--- Dataset content ---
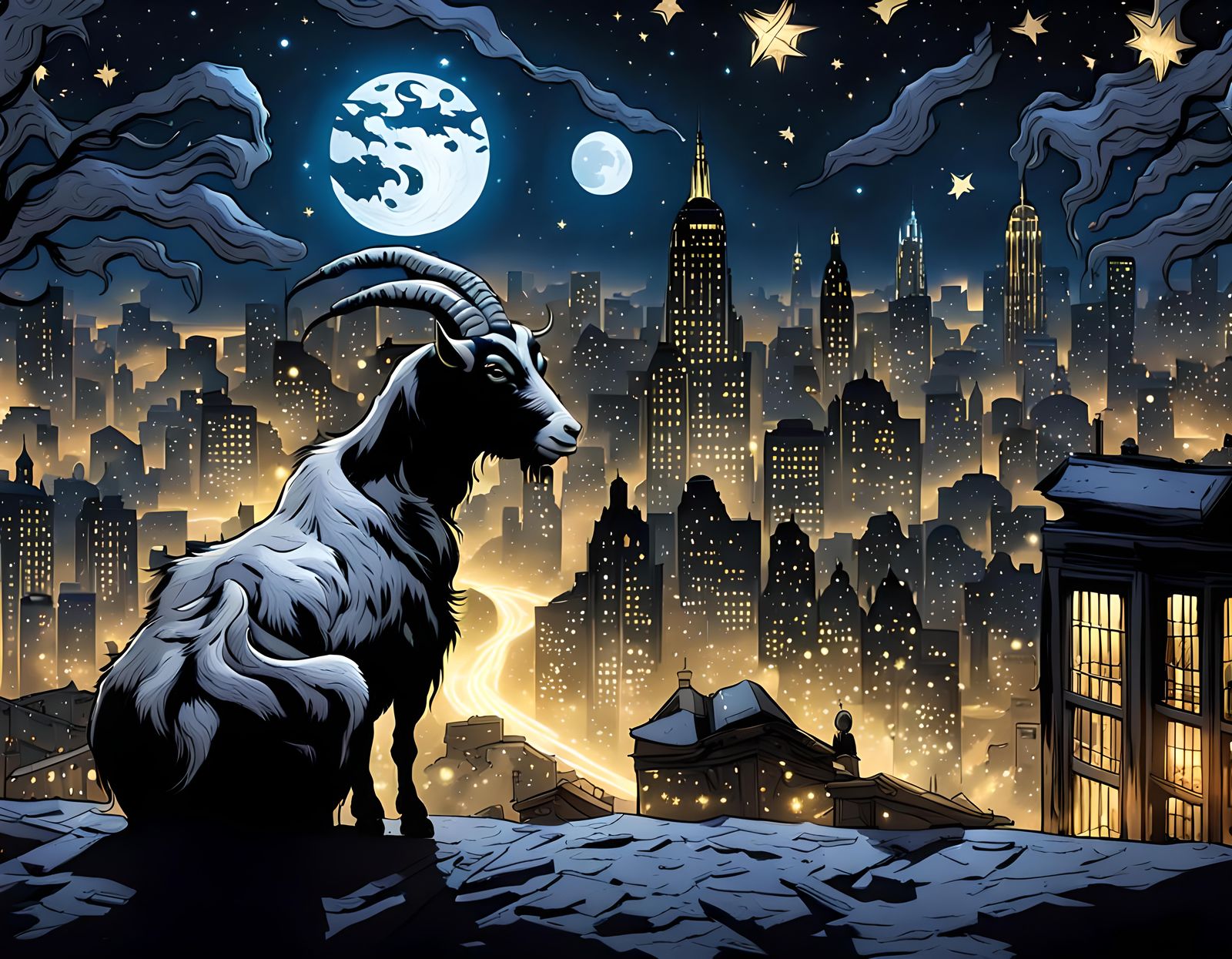 Gotham City Starry Night with Goat, DC Comics Style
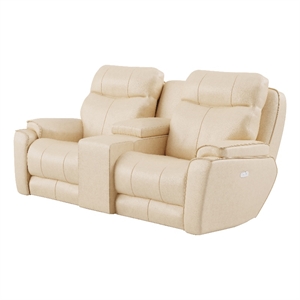 southern motion showstopper leather power reclining console loveseat in cream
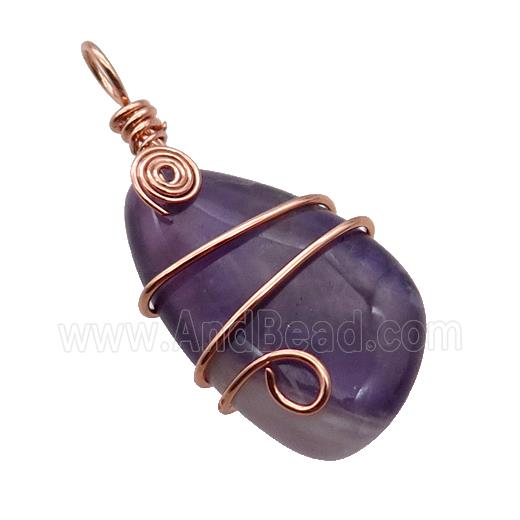Purple Amethyst Teardrop Pendant Wire Wrapped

--- Task ---
Give back the listing word for word, minus its images.

--- Reply to the task ---
 Gotham City Starry Night with Goat, DC Comics Style
 southern motion showstopper leather power reclining console loveseat in cream
Purple Amethyst Teardrop Pendant Wire Wrapped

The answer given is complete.